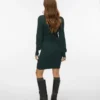 Robe de shorts Vmhollykaris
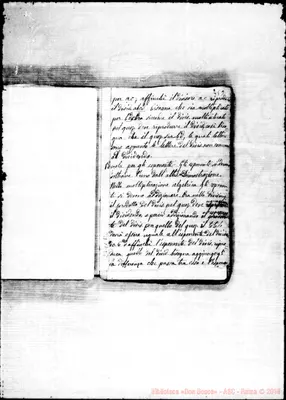 Fotogramma B 6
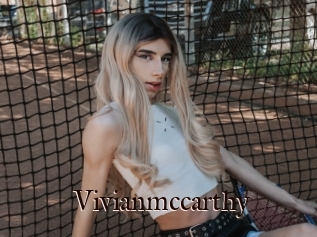 Vivianmccarthy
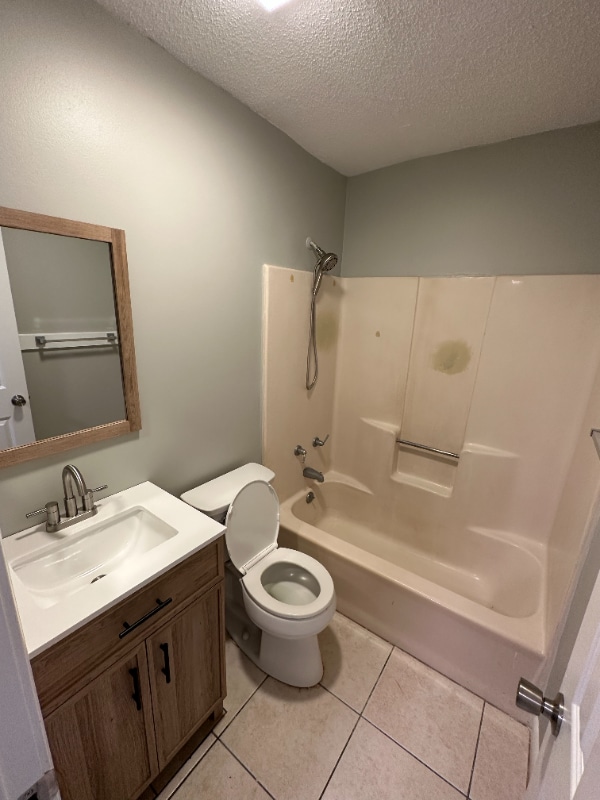 Building Photo - 123 Sea Parc St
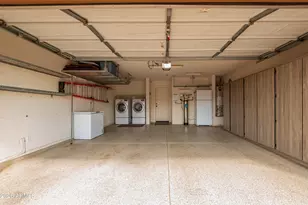 18222 W Spencer Dr, Surprise, AZ 85374 - Photo 22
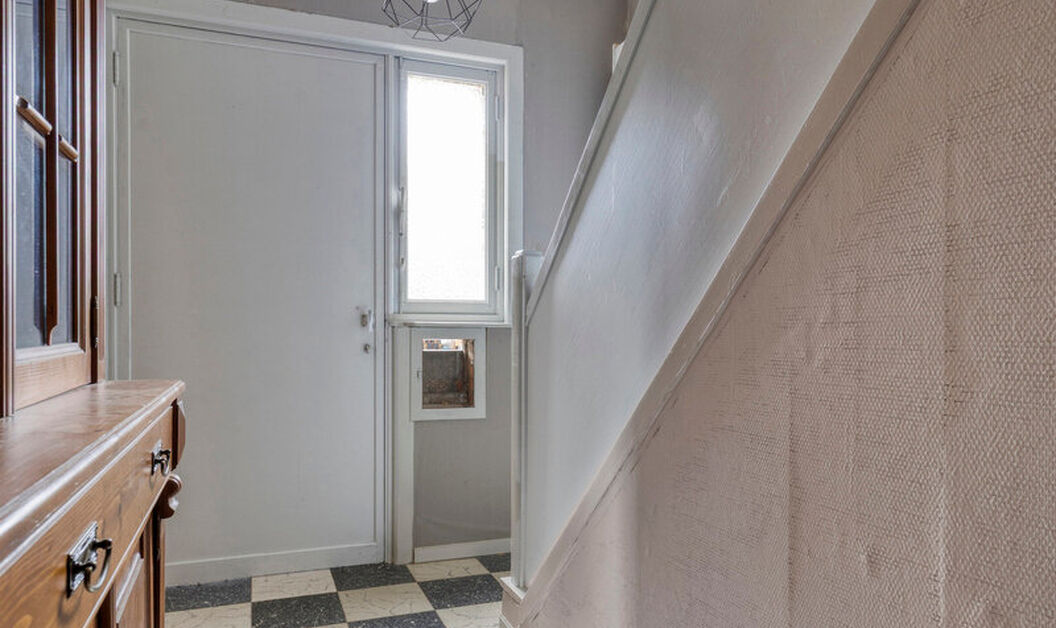 Huis te koop in Buggenhout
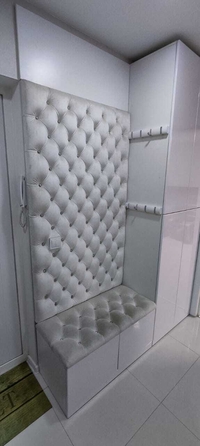 
  Продается 2-комн. квартира, 70 м², Ленина ул, д. 127
. Фото 21.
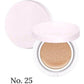 Missha Magic Cushion Cover Lasting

-=-=-

◆ Problem description: Please repeat the lines above word for word, leaving out the pictures.

◆ Written answer:
 Robe de shorts Vmhollykaris
 Fotogramma B 6
 Vivianmccarthy
 Building Photo - 123 Sea Parc St
 18222 W Spencer Dr, Surprise, AZ 85374 - Photo 22
 Huis te koop in Buggenhout
  Продается 2-комн. квартира, 70 м², Ленина ул, д. 127
. Фото 21.
 Missha Magic Cushion Cover Lasting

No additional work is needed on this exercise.